DATA FOR THIS TASK:
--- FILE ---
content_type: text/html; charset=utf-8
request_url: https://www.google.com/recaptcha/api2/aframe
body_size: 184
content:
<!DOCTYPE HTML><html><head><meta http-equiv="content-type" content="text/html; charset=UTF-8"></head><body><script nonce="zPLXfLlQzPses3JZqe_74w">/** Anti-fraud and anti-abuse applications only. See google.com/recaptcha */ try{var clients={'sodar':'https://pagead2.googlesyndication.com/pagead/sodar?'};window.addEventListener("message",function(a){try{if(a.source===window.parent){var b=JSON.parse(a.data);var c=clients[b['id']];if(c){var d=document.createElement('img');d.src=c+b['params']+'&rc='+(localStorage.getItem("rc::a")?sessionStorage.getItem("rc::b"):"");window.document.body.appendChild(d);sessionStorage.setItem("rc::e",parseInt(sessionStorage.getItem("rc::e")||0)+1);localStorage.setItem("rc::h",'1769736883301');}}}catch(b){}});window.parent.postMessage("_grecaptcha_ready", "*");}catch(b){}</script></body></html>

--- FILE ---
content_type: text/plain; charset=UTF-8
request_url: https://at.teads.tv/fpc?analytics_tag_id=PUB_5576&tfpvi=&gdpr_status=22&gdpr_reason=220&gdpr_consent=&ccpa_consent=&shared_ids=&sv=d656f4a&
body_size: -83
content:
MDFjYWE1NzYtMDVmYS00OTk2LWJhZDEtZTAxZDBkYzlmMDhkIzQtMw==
* * *
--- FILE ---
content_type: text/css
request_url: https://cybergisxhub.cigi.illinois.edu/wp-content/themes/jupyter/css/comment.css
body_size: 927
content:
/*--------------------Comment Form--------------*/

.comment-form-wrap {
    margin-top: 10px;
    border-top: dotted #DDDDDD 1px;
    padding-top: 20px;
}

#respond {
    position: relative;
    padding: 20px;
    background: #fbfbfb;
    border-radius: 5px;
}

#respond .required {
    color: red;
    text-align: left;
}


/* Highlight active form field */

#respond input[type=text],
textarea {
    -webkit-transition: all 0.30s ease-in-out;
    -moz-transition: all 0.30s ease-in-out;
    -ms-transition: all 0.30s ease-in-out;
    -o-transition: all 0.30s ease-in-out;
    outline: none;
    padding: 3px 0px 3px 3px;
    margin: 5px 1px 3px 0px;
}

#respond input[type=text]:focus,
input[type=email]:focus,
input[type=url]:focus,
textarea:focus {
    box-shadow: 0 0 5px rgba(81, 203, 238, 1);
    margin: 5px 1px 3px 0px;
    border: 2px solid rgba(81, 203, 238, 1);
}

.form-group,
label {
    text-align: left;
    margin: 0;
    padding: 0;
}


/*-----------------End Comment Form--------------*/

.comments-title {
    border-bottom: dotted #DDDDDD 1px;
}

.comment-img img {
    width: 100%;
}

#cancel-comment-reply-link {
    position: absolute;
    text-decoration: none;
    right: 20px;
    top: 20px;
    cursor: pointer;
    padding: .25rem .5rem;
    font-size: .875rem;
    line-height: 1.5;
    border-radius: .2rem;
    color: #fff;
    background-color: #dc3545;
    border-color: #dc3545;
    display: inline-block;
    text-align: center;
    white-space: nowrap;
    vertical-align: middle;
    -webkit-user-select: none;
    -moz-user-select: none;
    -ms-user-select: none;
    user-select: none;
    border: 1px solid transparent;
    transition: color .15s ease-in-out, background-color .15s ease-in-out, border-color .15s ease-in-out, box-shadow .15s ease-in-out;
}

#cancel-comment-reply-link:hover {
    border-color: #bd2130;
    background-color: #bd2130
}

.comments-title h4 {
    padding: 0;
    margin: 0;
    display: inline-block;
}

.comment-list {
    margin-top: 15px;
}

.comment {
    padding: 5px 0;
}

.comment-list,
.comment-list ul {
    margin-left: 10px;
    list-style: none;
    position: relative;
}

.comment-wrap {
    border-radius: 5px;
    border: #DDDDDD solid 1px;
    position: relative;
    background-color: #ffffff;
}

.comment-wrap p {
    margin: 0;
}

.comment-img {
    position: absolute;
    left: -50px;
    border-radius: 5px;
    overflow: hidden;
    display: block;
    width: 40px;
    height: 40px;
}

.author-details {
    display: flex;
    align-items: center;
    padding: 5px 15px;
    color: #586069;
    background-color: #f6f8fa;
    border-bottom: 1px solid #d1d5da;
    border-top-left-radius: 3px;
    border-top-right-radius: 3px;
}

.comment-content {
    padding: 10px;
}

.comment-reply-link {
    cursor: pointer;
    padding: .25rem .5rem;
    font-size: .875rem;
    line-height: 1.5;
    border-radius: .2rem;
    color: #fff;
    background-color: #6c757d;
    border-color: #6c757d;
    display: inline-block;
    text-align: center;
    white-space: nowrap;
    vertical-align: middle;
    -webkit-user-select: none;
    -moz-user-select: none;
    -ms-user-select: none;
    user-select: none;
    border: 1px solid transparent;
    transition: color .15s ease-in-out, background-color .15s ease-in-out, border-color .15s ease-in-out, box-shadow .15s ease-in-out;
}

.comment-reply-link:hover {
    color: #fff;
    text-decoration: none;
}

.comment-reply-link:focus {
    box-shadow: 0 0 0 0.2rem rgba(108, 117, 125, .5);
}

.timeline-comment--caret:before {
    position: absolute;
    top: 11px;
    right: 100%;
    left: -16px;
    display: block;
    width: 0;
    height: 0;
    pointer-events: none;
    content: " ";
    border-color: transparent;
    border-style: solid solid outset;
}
---
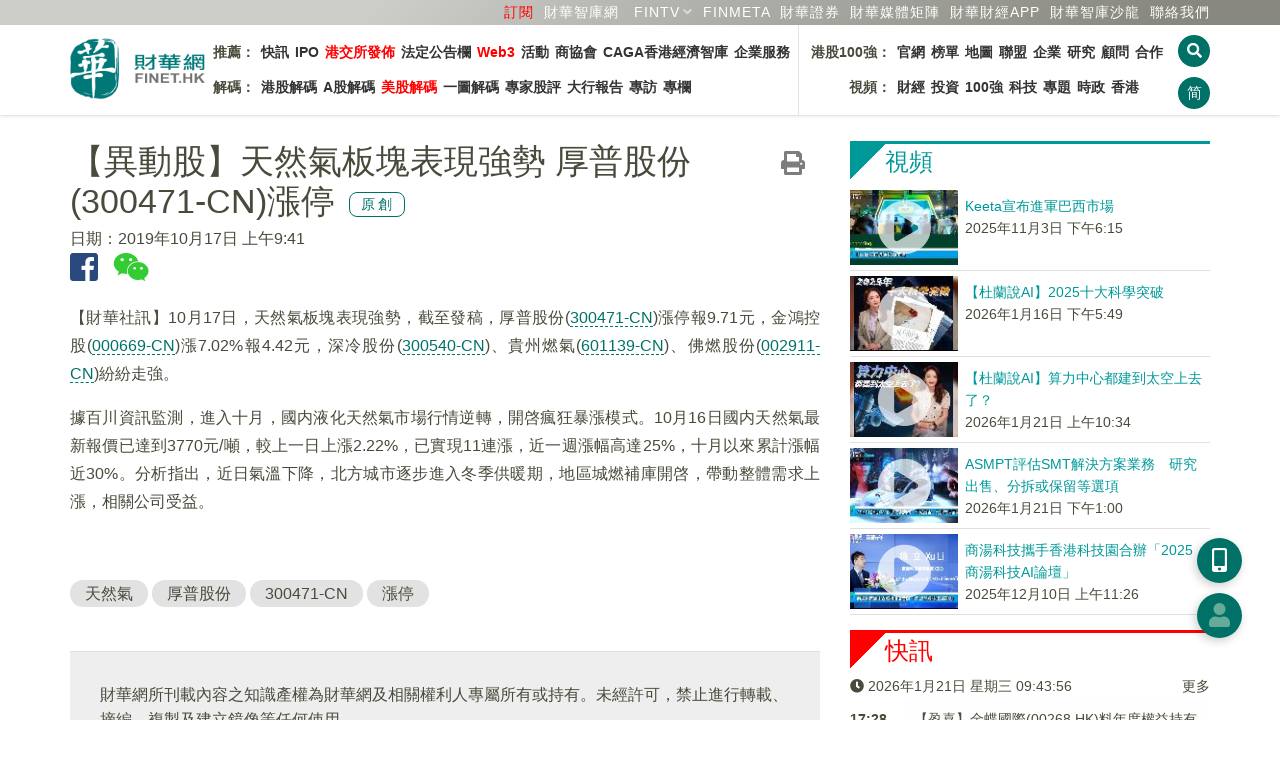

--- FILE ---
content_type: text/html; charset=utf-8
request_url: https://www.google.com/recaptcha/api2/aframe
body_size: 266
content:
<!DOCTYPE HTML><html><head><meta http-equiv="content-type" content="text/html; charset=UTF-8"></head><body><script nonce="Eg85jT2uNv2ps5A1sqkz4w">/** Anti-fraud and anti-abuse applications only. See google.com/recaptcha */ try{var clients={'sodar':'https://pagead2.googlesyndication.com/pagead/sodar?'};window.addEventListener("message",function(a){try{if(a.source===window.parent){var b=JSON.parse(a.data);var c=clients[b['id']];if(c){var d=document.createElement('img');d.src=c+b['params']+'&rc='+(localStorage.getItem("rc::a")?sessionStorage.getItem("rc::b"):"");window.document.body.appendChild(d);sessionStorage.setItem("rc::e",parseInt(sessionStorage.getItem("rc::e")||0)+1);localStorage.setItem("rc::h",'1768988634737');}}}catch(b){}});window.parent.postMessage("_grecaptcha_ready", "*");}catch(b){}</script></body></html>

WHAT THE EXERCISE ASKS: Which lines of the entries above contain the string "DDDDDD"? Copy each one.

PROBLEM SOLUTION:
    border-top: dotted #DDDDDD 1px;
    border-bottom: dotted #DDDDDD 1px;
    border: #DDDDDD solid 1px;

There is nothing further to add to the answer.